[Work task]
Your task is to copy the records that follow exactly, minus any images.

^^^^

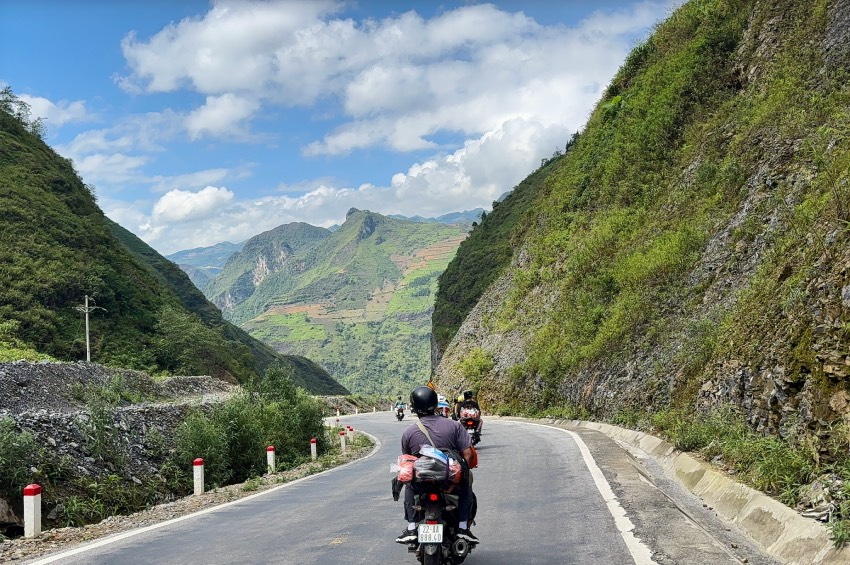 jour 2 ha giang loop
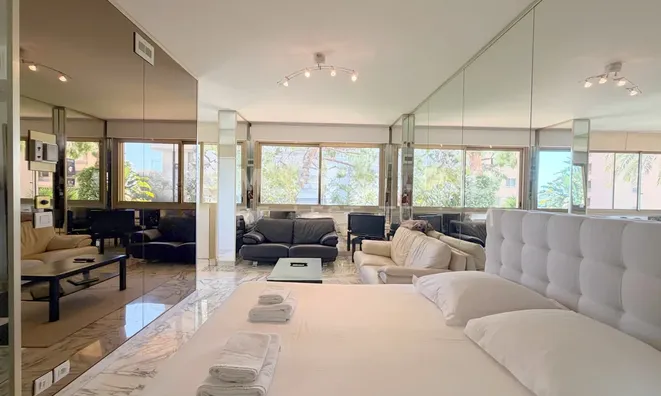 Недвижимость Apartment Monaco, Larvotto: 8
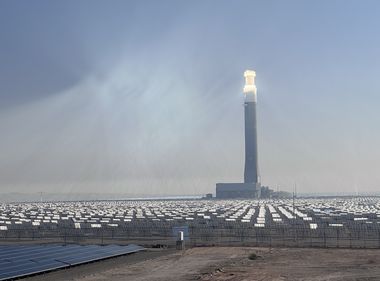 COP28: Moving From Promises to Progress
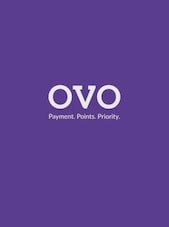 OVO Gift Card 5 USD by Rewarble Clave GLOBAL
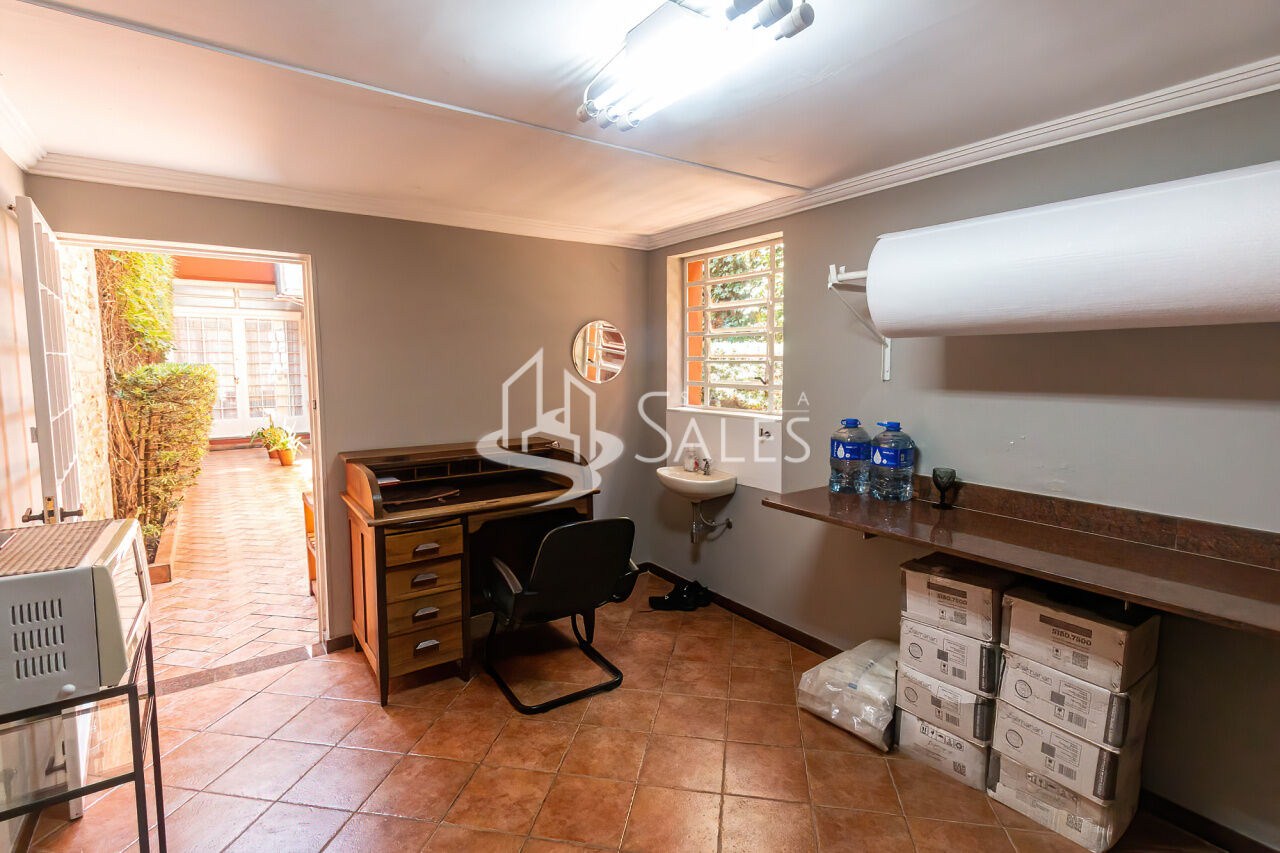 Sobrado, 6 quartos, 156 m² - Foto 24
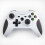 Wireless 2.4G Console Controller Without Latency for Xbox One X/S (White) 2
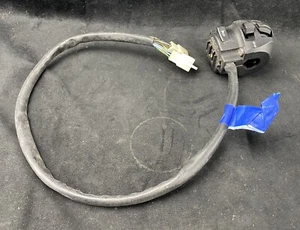 Luz izquierda select manillar 2011-2017 motoguzzi 1200 stelvio ntx - Imagen 1 de 5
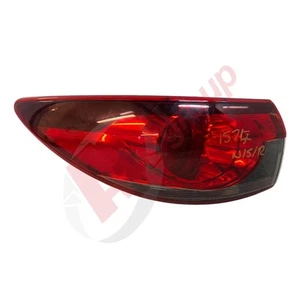MAZDA 6 SE-L NAV MK3 FL 12-18 LEFT PASSENGER N/S REAR TAIL LIGHT 220-41978 - Picture 1 of 13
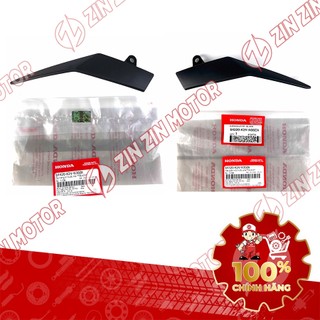 Nhựa Nhám Yếm, Co Bửng Nhỏ Vario 125 2023 2024 K2V 64420-K2V-N30ZA 64320-K2V-N30ZA Chính Hãng - ZZM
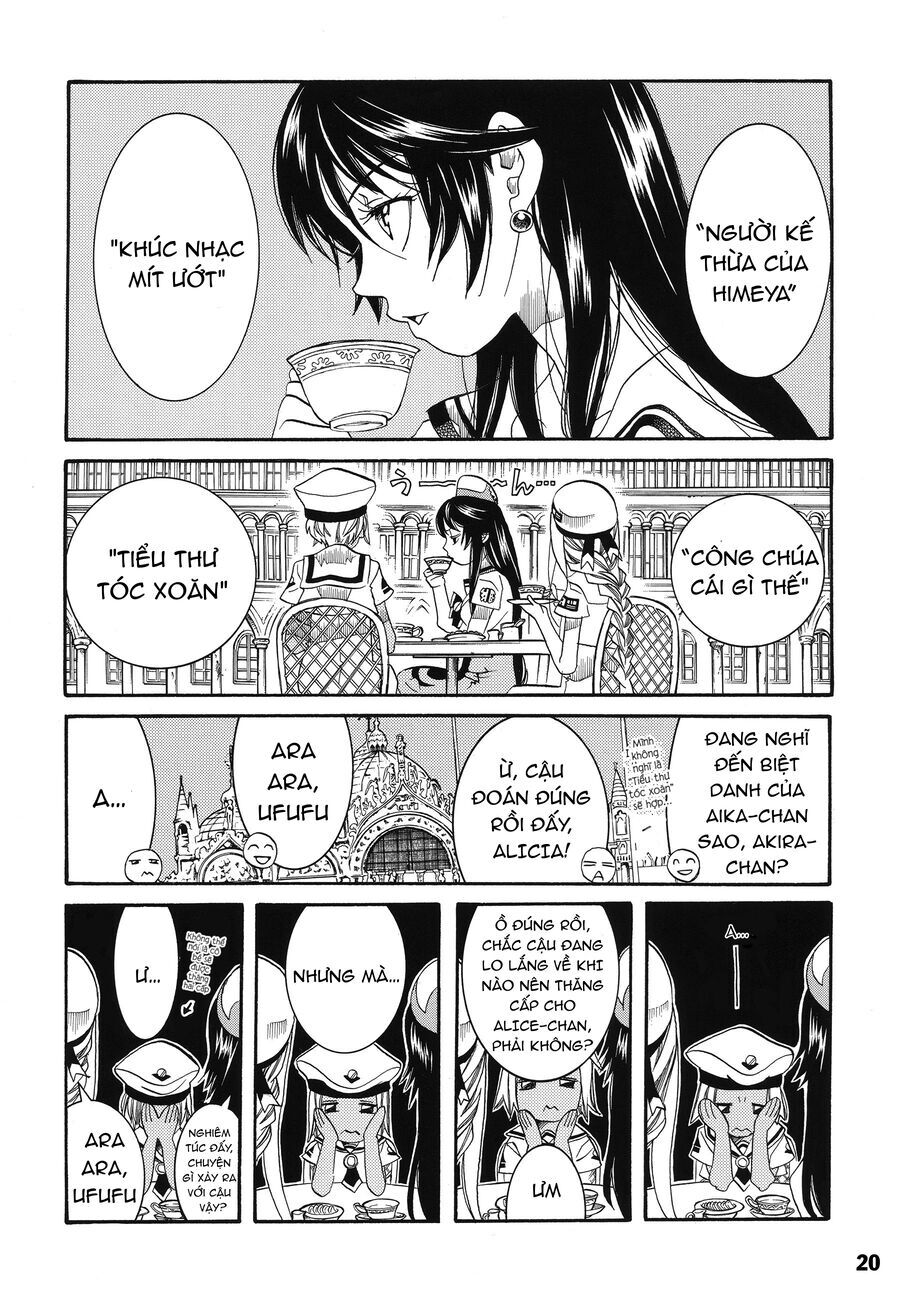 Genkai Level 1 kara no Nariagari Saijaku Level no Ore ga Isekai Saikyou ni Naru made Chapter 60.1 - Next Chapter 60.2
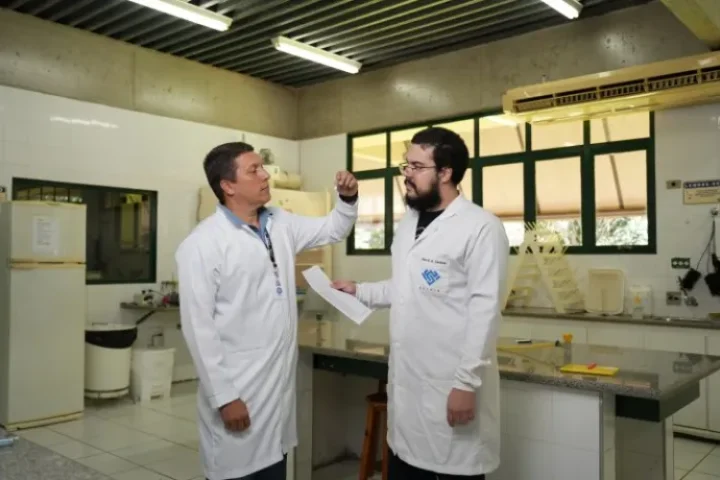 Foto: Foto: Reprodução/Secom Mato Grosso do Sul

^^^^

[Response to the task]
 jour 2 ha giang loop
 Недвижимость Apartment Monaco, Larvotto: 8
 COP28: Moving From Promises to Progress
 OVO Gift Card 5 USD by Rewarble Clave GLOBAL
 Sobrado, 6 quartos, 156 m² - Foto 24
 Wireless 2.4G Console Controller Without Latency for Xbox One X/S (White) 2
 Luz izquierda select manillar 2011-2017 motoguzzi 1200 stelvio ntx - Imagen 1 de 5
MAZDA 6 SE-L NAV MK3 FL 12-18 LEFT PASSENGER N/S REAR TAIL LIGHT 220-41978 - Picture 1 of 13
 Nhựa Nhám Yếm, Co Bửng Nhỏ Vario 125 2023 2024 K2V 64420-K2V-N30ZA 64320-K2V-N30ZA Chính Hãng - ZZM
 Genkai Level 1 kara no Nariagari Saijaku Level no Ore ga Isekai Saikyou ni Naru made Chapter 60.1 - Next Chapter 60.2
 Foto: Foto: Reprodução/Secom Mato Grosso do Sul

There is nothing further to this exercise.